Category: Glomerular Diseases

  • 1202 Glomerular Diseases: Immunology and Inflammation

Authors

  • Sonnemann, Janis, Charité - Universitätsmedizin Berlin, Berlin, Germany
  • Klocke, Jan, Charité - Universitätsmedizin Berlin, Berlin, Germany
  • Enghard, Philipp, Charité - Universitätsmedizin Berlin, Berlin, Germany
  • Eckardt, Kai-Uwe, Charité - Universitätsmedizin Berlin, Berlin, Germany
  • Schreiber, Adrian, Charité - Universitätsmedizin Berlin, Berlin, Germany
Background

ANCA-associated vasculitides (AAV) cause necrotizing crescentic glomerulonephritis which is a major contributor to morbidity and mortality in AAV. As therapy relies on immunosuppressive agents with potential adverse effects, a reliable non-invasive biomarker of disease activity is needed to determine the right balance between over- and undertreatment. Since the pathogenic role of Tcells in AAV is emerging, we hypothesized that these subsets are increased in urine in active renal AAV and represent a reliable biomarker of disease activity.

Methods

Levels of Tcells and their subsets were measured in peripheral blood and urine samples from patients with active renal AAV (n=39), active non-renal AAV (n=9), AAV in remission (n=22), and healthy controls (n=9) using flow-cytometry. Urinary metabolites and cytokines (MCP-1, sCD163, sCD25, and C5a) were quantified by multiplex-analysis.

Results

Patients with active renal vasculitis show significantly higher urinary T cell counts than active non-renal, inactive, and healthy controls. In particular CD4+ T cells, T regulatory cells, and Th17 cells are significantly elevated compared to all controls. No significant difference could be shown for CD8+ T cells between active renal and remission.

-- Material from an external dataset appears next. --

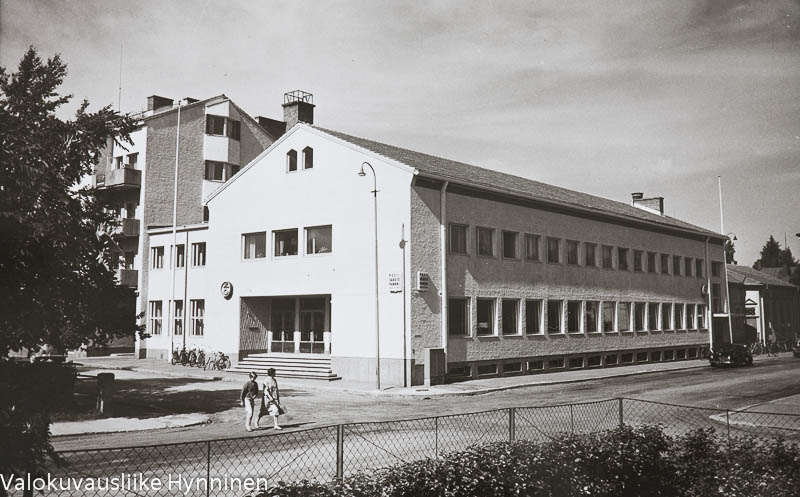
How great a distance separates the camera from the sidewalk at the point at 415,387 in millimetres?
24734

The only significant difference for Th1 cells was was found between active renal vasculitis and healthy controls.
sCD163, MCP-1, and C5a all show a significantly elevated concentration compared to patients in remission only sCD163 reaches significance for active renal vs. active non-renal. Analysis of receiver operator characteristics (ROC) reveals that urinary T cells identify active renal vasculitis with at least comparable diagnostic accuracy, CD3+, CD4+, CD8+ and Treg outperform soluble markers based on area under the curve (Treg AUC 0.93, sensitivity 79%, specificity 95%; CD3 Tcells AUC 0.95; sensitivity 92%, specificity 95%; MCP-1 AUC 0.9; sensitivity 60% specificity 100%, sCD163 AUC 0.92, sensitivity 96%, specificity 85%) .

Conclusion

Urinary Tcells are significantly elevated in active renal AAV and reliably determine renal disease activity. Biomarker performance for Tregs is comparable to published results of urinary MCP-1 and sCD163 and exceeds sCD25 and C5a while Th17 outperforms only sCD25 and C5a. Hence, urinary Tregs and Th17 are new potential biomarkers in AAV.